## Directions
Below, some lines carry pictures; leave those pictures out and retype exactly the lines from the one with "Garras wolverine" through the one with "Reiss Sleeveless Blouse (view 2)".

## Data shown
..........
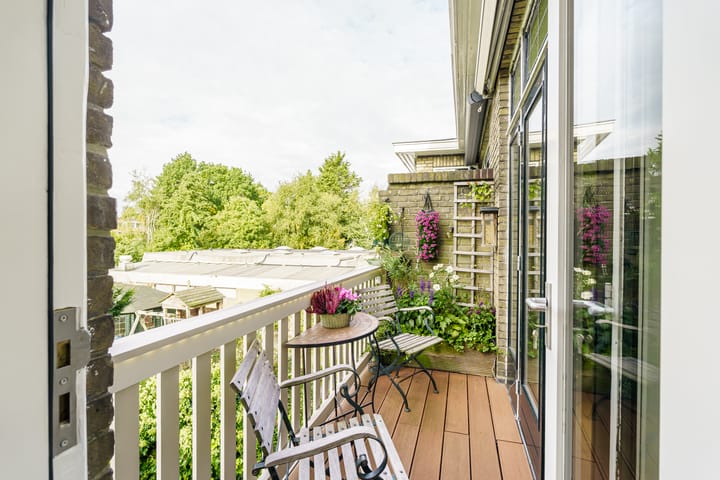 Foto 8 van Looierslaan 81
..........
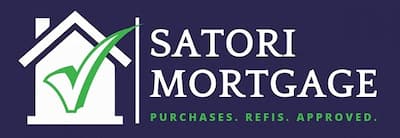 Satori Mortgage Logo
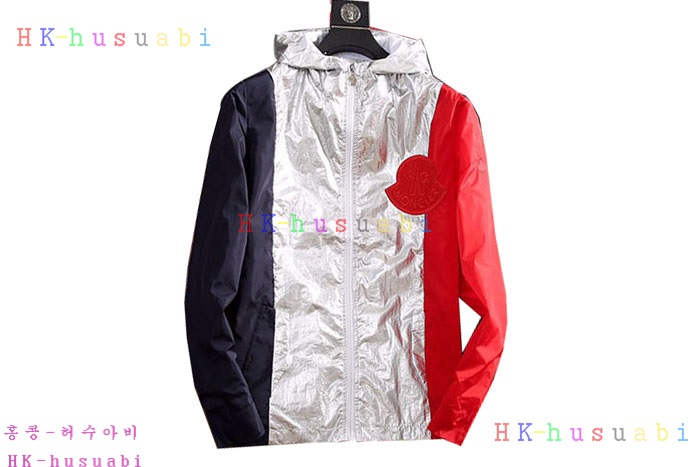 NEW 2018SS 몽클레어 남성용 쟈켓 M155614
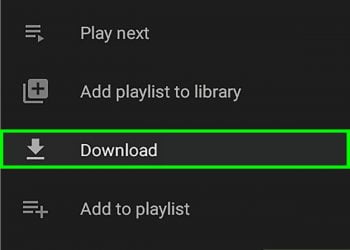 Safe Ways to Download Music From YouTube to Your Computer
..........
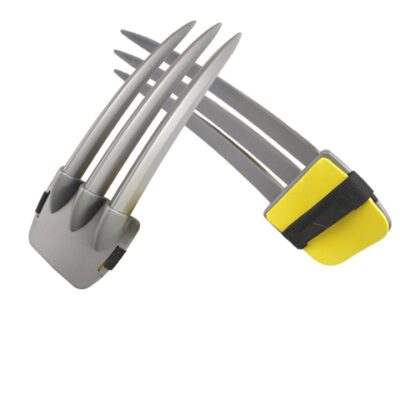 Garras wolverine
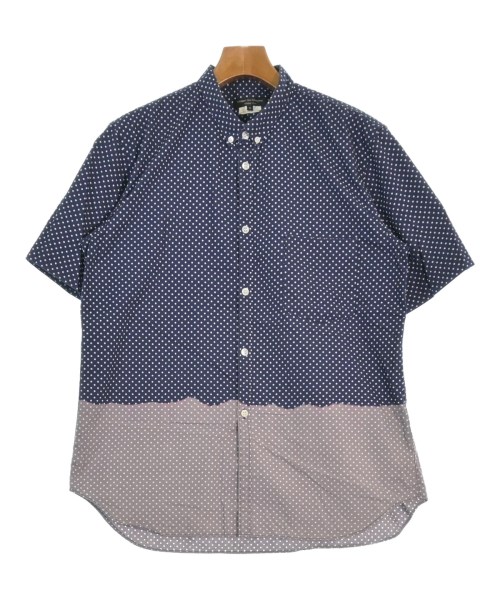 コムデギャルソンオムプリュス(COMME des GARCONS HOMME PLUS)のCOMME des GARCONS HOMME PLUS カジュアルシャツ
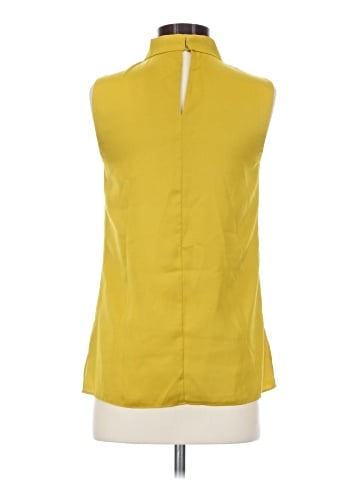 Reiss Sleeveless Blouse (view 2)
..........
## Task output
 Garras wolverine
 コムデギャルソンオムプリュス(COMME des GARCONS HOMME PLUS)のCOMME des GARCONS HOMME PLUS カジュアルシャツ
 Reiss Sleeveless Blouse (view 2)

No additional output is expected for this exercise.